Leash bristles at the words of the first man, but before she can reply (with words that would probably shame her forever in the eyes of the Transcendent One), somebody else does it for her, and less offensively, to be sure. And again, and finally, another voice. This one is making a valid point: he is the kindly, open-faced young otter-morph with the shy smile, one of the few other "Underworlders" in the room.

He's saying something that Leash should have known, but had forgotten. He's right, too. As he speaks she finds herself thinking of Dogstar's lethal aim, his killing rage, and his complete lack of empathy. He's nowhere near unusual in the world he inhabits. That they inhabit. And she looks about the table, searching desperately for faces which could conceivably combat that cool-hearted, bloody-minded mercilessness; and she finds very few. Most of them are the prosperous, pink-and-white faces of merchants, some of them pompous, some of them worried, none of them hardened fighters in any sense.

But - and here, to her surprise, she finds that sly sleekness of mind that makes a businesswoman in the lower end of Kiyonis' world of traders seeping back in to her pious heart - they do have other assets. What characteristic do all of those fleshy faces hold in common?

The look of the wealthy.

"You're right," she breathes to Teddy. "We must be careful. We must weed out the 'revolutionaries' without causing undue fuss. No unnecessary drama . . ." She swallows, and, admittably, has to force out the next words: "Could we try using money instead of firearms and explosives? I mean assassins. I know, I know," sternness here, in case anybody is going to contradict her, "that some of these 'revolutionaries' must be assassins, but not all of them. Could we, perhaps, buy the services of those who can go straight to the root of this terrorism, and eliminate it?"

Could they?

A swallowed thought at the back of her mind. Some deaths are necessary.

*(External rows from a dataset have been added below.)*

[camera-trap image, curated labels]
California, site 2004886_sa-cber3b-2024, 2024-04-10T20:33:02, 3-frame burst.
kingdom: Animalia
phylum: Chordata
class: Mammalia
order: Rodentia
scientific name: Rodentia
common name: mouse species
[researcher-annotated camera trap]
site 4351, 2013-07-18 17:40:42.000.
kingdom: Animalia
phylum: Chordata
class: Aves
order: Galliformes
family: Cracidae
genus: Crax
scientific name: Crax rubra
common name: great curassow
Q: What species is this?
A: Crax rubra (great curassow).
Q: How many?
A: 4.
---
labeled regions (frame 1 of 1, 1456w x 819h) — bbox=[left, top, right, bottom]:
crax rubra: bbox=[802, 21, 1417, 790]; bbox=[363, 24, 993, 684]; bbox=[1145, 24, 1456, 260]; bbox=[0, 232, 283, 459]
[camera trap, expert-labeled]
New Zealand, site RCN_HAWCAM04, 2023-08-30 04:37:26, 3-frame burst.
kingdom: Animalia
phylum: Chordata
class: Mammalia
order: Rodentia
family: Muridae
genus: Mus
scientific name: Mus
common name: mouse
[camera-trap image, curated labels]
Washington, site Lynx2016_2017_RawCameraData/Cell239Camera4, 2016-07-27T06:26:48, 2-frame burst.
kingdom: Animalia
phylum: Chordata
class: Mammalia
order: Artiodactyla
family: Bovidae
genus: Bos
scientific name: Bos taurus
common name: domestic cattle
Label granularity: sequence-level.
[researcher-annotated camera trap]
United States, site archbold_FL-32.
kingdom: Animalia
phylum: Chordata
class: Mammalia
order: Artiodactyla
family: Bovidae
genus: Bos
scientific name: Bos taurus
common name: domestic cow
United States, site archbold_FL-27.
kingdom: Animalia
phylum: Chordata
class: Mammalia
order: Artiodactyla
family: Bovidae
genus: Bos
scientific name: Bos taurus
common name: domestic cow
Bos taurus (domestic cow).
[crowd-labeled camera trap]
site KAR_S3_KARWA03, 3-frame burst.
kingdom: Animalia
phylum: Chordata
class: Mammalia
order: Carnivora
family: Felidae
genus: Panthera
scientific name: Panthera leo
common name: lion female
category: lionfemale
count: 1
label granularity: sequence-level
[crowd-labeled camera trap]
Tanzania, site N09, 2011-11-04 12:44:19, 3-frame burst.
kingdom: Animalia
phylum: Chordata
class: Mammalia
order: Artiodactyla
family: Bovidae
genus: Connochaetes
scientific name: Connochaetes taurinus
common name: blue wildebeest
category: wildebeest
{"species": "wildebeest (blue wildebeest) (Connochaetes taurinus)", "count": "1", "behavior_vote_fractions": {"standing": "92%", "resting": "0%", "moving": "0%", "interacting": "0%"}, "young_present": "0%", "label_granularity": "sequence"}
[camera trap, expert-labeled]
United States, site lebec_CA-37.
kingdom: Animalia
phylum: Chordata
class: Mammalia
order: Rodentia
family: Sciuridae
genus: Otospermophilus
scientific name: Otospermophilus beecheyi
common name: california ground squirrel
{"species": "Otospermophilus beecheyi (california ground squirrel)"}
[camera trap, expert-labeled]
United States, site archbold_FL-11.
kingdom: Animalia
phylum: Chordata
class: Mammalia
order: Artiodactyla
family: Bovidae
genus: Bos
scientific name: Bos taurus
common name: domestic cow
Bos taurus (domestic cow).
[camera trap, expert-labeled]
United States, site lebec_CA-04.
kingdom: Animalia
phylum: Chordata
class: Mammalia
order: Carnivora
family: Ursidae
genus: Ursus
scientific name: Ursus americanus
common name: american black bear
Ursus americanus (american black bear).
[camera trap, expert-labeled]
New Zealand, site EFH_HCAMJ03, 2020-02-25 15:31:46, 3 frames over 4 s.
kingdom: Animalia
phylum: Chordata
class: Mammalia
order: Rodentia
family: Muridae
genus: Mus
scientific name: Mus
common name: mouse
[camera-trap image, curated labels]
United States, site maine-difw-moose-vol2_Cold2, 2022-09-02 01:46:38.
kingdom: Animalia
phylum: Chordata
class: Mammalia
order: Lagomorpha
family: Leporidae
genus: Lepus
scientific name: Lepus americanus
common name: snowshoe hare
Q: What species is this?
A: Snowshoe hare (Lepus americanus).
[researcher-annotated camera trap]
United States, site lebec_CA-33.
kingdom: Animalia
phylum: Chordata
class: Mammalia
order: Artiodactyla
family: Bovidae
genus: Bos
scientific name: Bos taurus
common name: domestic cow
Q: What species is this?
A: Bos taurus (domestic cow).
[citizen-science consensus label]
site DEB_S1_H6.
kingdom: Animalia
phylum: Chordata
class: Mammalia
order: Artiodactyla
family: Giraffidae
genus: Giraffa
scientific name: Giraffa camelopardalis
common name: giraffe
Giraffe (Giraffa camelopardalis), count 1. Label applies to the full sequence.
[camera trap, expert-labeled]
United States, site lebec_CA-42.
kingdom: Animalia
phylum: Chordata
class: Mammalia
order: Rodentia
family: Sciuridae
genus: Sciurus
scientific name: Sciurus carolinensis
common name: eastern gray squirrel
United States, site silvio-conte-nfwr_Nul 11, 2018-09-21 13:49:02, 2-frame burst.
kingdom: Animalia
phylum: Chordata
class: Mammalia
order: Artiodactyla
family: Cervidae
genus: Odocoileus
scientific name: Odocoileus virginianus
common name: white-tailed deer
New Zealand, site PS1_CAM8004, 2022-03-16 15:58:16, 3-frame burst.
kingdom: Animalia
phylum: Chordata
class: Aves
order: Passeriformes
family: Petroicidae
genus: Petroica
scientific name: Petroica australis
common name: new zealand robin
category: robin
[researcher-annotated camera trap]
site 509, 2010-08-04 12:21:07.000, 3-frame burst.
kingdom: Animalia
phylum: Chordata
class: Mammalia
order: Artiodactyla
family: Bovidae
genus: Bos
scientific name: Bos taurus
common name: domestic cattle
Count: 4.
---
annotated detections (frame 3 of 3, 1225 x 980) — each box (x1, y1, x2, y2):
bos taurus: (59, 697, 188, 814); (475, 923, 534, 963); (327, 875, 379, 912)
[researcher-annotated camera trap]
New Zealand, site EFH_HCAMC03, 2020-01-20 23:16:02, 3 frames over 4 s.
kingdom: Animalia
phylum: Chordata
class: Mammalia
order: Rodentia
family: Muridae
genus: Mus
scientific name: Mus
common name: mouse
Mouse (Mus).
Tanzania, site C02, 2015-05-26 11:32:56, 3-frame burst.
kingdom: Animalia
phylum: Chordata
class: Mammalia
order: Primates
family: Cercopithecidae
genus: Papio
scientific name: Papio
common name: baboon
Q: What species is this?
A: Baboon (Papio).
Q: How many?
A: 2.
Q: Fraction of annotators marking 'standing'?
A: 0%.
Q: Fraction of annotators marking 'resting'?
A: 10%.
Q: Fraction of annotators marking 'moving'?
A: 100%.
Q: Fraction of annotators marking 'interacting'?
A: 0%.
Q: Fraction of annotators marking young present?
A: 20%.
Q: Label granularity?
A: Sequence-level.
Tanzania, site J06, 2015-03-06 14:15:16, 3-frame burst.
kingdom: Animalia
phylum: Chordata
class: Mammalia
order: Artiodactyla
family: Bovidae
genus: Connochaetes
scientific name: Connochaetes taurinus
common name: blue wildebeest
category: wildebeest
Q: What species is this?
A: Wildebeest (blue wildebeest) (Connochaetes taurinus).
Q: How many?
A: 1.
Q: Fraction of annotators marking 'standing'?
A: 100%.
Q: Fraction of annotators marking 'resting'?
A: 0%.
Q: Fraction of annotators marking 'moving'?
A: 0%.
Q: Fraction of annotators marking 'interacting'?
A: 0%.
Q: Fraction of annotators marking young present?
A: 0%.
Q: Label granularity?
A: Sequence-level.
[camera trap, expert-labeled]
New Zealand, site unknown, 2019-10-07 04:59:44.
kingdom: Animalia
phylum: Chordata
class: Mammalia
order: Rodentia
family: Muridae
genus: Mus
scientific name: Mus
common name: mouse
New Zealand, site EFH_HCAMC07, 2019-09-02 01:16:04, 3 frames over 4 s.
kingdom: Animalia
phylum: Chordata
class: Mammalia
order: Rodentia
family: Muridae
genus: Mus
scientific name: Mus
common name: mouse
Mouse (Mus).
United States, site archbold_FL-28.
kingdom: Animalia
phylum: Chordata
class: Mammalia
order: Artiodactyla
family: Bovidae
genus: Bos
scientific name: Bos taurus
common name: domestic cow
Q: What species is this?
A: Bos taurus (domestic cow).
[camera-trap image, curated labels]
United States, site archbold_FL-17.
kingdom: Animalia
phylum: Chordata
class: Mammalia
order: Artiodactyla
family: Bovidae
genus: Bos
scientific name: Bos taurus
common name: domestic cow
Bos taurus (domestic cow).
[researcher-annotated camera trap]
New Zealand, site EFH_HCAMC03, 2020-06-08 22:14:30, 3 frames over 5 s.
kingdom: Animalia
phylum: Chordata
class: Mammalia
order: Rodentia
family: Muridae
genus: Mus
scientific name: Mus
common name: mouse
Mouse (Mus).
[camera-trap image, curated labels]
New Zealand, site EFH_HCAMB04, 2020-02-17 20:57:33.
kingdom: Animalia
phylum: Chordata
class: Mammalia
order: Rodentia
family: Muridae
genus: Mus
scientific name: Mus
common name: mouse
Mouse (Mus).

Somehow, Dogstar fails to be pleased by the prospect of action, where normally it should have his heart pounding and his normally errant thought processes trickling into one purposeful predatory stream. He even fails to feel the slightest satisfaction at having such capable colleagues in this endeavour. (But why should he? He rarely has colleagues - they have a nasty habit of cutting in on both action and profit.)

He has floated along in a cloud of unpleasant emotions - sullenness, lack of eagerness, even a faint distaste - all the way to the towering great, white building, and now he crouches with the rest of the little group, nursing his Magnum distractedly. He has nothing to add to their sharp thoughts and cruel plans; all he's along for is the killing.

There's a pressure, building up inside of him, like an abscess, growing and swelling to bursting point, and the only way to heal it is by lancing it.

Whether they succeed or are gruesomely killed tonight, Dogstar finds that all he will feel when it is over is relief.